# Problem to work on
Return all of the lines below verbatim, omitting the pictures from your output.

Data items
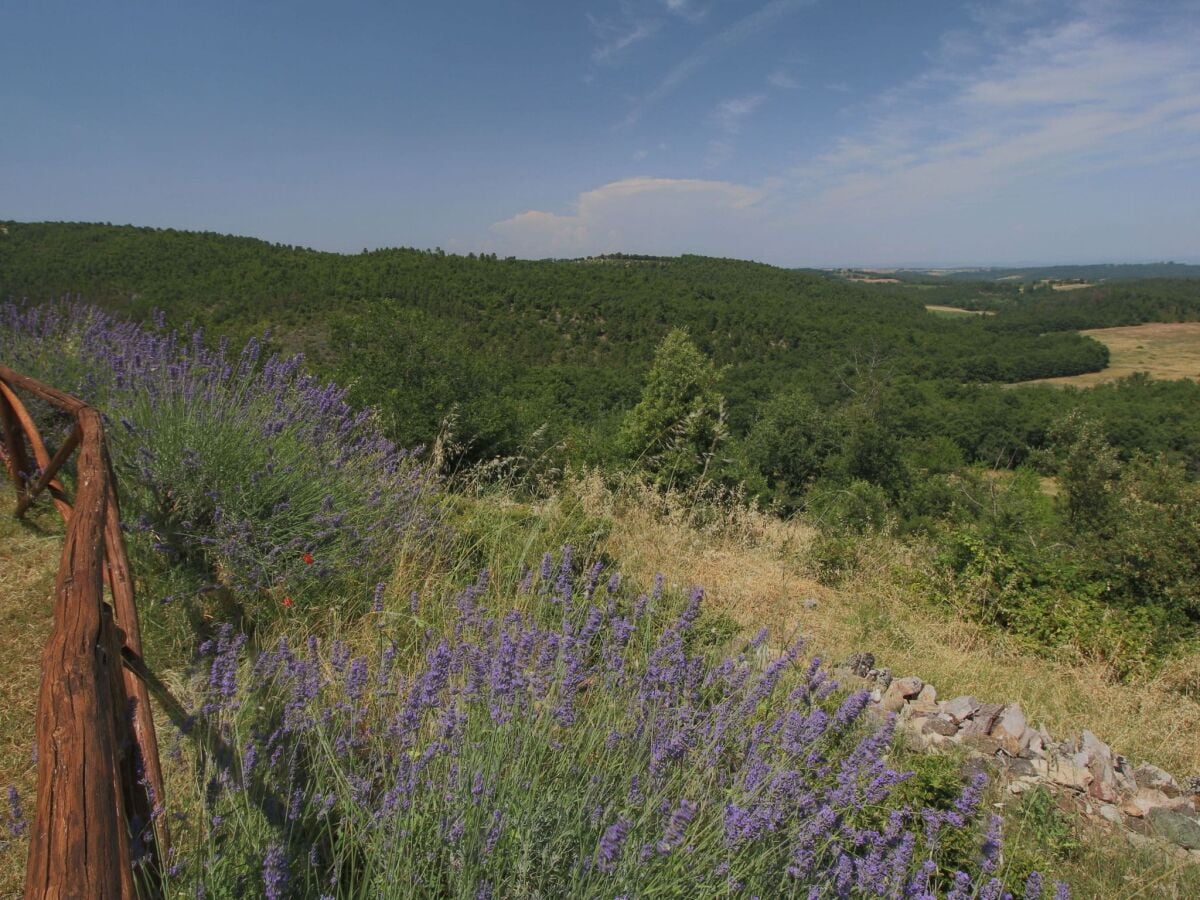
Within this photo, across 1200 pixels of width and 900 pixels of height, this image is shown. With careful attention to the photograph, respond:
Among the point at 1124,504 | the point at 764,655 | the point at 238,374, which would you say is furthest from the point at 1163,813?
the point at 1124,504

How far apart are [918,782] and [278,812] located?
2.16 meters

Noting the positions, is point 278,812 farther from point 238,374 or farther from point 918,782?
point 238,374

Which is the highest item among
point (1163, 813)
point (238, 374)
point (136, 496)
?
point (238, 374)

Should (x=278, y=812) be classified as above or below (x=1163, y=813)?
above

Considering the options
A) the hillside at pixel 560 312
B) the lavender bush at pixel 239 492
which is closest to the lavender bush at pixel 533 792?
the lavender bush at pixel 239 492

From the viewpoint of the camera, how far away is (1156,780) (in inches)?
127

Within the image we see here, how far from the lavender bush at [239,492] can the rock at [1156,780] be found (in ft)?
13.6

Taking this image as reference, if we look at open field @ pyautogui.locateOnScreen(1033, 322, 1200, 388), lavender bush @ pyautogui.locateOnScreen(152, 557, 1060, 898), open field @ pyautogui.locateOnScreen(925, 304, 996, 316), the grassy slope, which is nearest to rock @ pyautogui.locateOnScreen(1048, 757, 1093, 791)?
the grassy slope

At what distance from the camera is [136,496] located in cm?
274

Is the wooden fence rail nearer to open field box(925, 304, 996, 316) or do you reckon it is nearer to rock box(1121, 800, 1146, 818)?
rock box(1121, 800, 1146, 818)

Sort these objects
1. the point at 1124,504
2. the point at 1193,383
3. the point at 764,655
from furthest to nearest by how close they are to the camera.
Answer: the point at 1193,383 → the point at 1124,504 → the point at 764,655

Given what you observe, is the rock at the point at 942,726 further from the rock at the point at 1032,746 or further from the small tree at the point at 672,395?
the small tree at the point at 672,395

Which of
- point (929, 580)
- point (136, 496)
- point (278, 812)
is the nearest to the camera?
point (278, 812)

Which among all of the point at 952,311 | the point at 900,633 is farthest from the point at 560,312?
the point at 952,311
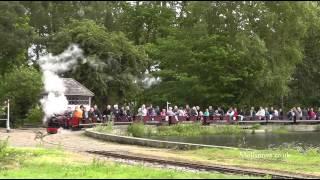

# Task solution
Within this photo, across 1200 pixels of width and 900 pixels of height, this image is shown. With careful attention to the photograph, respond:
Among the point at 1124,504 | the point at 764,655 | the point at 238,374, which would you say is furthest from the point at 1163,813?
the point at 1124,504

How far apart are [918,782] and [278,812] located?
2.16 meters

Noting the positions, is point 278,812 farther from point 238,374 or farther from point 918,782?
point 238,374

Which is the highest item among
point (1163, 813)
point (238, 374)
point (136, 496)
?
point (238, 374)

Should (x=278, y=812) be classified as above or below (x=1163, y=813)?
above

Considering the options
A) the hillside at pixel 560 312
B) the lavender bush at pixel 239 492
which is closest to the lavender bush at pixel 533 792?
the lavender bush at pixel 239 492

From the viewpoint of the camera, how far away is (1156,780) (in inches)?
127

Within the image we see here, how far from the lavender bush at [239,492] can the rock at [1156,780] be found (in ft)?
13.6

Taking this image as reference, if we look at open field @ pyautogui.locateOnScreen(1033, 322, 1200, 388), lavender bush @ pyautogui.locateOnScreen(152, 557, 1060, 898), open field @ pyautogui.locateOnScreen(925, 304, 996, 316), the grassy slope, which is nearest to rock @ pyautogui.locateOnScreen(1048, 757, 1093, 791)?
the grassy slope

At what distance from the camera is [136,496] located in cm?
274

Is the wooden fence rail nearer to open field box(925, 304, 996, 316) or do you reckon it is nearer to rock box(1121, 800, 1146, 818)?
rock box(1121, 800, 1146, 818)

Sort these objects
1. the point at 1124,504
2. the point at 1193,383
3. the point at 764,655
from furthest to nearest by how close they are to the camera.
Answer: the point at 1193,383 → the point at 1124,504 → the point at 764,655

Given what you observe, is the rock at the point at 942,726 further from the rock at the point at 1032,746 or further from the small tree at the point at 672,395?
the small tree at the point at 672,395

Which of
- point (929, 580)
- point (136, 496)
- point (278, 812)
is the nearest to the camera?
point (278, 812)

Which among all of the point at 952,311 | the point at 900,633 is farthest from the point at 560,312?
the point at 952,311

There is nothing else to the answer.